Aromatic Aster (Aster oblongifolius 'October Skies')
Aromatic aster (Aster oblongifolius 'October Skies'), a perennial hardy to minus 40 degrees F., usually stands 18 inches to 2 feet high with an equal spread. 'October Skies,' an aster cultivar, seldom exceeds 18 inches. Its smooth, 3-inch deep green leaves emit a pleasant fragrance when bruised. From August to October, the plant's stems have profuse clusters of blooms. The flowers, with deep blue rays (petals) around flat yellow centers, bring butterflies to the garden.
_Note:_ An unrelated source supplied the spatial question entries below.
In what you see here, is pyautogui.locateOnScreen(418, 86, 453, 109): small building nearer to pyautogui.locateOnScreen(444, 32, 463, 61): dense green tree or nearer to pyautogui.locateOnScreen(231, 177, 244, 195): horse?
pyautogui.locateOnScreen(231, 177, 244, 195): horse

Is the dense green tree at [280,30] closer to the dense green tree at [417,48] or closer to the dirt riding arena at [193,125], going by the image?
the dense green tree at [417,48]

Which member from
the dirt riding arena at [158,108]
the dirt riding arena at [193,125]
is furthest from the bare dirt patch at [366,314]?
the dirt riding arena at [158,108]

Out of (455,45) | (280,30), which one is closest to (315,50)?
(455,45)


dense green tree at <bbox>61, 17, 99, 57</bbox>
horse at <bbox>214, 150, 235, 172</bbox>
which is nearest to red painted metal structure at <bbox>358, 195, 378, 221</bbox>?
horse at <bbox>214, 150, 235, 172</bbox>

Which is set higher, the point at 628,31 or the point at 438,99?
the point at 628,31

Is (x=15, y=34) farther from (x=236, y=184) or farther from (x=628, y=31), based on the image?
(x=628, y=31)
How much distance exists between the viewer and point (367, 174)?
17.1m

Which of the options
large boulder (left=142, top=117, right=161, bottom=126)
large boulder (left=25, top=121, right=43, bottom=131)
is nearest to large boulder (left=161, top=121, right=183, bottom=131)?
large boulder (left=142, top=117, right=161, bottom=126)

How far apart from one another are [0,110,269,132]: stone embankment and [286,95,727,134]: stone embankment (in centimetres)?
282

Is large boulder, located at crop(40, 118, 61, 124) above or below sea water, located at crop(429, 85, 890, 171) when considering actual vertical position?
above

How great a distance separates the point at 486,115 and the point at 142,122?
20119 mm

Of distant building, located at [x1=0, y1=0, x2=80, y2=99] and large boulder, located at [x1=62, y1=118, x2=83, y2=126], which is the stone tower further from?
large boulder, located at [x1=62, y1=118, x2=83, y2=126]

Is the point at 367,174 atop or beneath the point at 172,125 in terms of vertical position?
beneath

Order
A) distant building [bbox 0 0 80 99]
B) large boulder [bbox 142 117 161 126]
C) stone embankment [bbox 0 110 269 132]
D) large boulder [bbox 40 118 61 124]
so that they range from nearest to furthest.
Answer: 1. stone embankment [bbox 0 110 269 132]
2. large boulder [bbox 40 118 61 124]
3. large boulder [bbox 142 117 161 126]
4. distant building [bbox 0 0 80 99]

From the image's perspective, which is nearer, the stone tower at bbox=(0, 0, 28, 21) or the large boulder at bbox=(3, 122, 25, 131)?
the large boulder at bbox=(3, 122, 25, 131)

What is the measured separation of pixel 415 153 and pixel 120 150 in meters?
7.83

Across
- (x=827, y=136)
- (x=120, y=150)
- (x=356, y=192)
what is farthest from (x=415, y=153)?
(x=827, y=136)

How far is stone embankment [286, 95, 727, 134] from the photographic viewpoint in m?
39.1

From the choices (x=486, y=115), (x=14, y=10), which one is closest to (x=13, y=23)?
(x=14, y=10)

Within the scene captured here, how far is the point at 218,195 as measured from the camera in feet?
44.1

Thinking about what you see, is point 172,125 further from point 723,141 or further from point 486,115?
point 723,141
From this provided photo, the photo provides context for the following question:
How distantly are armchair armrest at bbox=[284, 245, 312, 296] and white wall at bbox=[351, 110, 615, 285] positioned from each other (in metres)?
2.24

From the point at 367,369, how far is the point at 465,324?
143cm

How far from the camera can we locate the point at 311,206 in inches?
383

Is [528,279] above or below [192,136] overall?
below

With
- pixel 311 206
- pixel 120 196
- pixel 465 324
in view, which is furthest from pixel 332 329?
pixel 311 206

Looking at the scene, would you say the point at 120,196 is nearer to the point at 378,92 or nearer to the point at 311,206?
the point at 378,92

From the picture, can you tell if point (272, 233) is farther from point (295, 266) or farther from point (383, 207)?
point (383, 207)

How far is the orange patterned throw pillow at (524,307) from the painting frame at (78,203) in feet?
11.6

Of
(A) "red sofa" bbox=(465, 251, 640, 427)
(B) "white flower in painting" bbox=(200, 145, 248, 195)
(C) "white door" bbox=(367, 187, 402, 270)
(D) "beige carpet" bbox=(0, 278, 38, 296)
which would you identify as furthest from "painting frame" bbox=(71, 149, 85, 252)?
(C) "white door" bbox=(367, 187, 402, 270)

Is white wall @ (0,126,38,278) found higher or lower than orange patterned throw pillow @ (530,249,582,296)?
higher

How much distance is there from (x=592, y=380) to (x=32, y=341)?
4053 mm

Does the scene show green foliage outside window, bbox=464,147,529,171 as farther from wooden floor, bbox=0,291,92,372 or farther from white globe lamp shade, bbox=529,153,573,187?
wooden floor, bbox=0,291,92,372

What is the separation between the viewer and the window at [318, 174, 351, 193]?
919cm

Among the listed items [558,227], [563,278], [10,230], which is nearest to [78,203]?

Although susceptible to wilt and powdery milder, the aromatic aster is relatively problem free. Mass it, suggests the Missouri Botanical Garden, in wildflower or woodland gardens. The drought-tolerant plants are happiest in full sun and dry to averagely moist sandy or clay soil. (References 2 and 4)
Turtlehead (Chelone glabra)
Turtlehead (Chelone glabra), a plantain family perennial, grows along streams and in moist woods and swamps. The 2- to 3-foot-high plant is hardy to minus 40 degrees F. Its upright clumps, up to 30 inches wide, have lance-like, toothed deep green leaves. From August to October, its dense spikes of pinkish-white, hooded blooms appear. They resemble snapdragon flowers. Plants in dry soil or with inadequate air circulation may develop mildew. Turtlehead, says the Missouri Botanical Garden, is a good choice for shade or bog gardens, or for planting along ponds. Plants like partial shade and moist or wet, humus-rich soils. Those in full shade become leggy and may need staking. In sunny locations, they benefit from a layer of leaf compost. Pinch turtlehead back in spring to keep it from becoming too tall.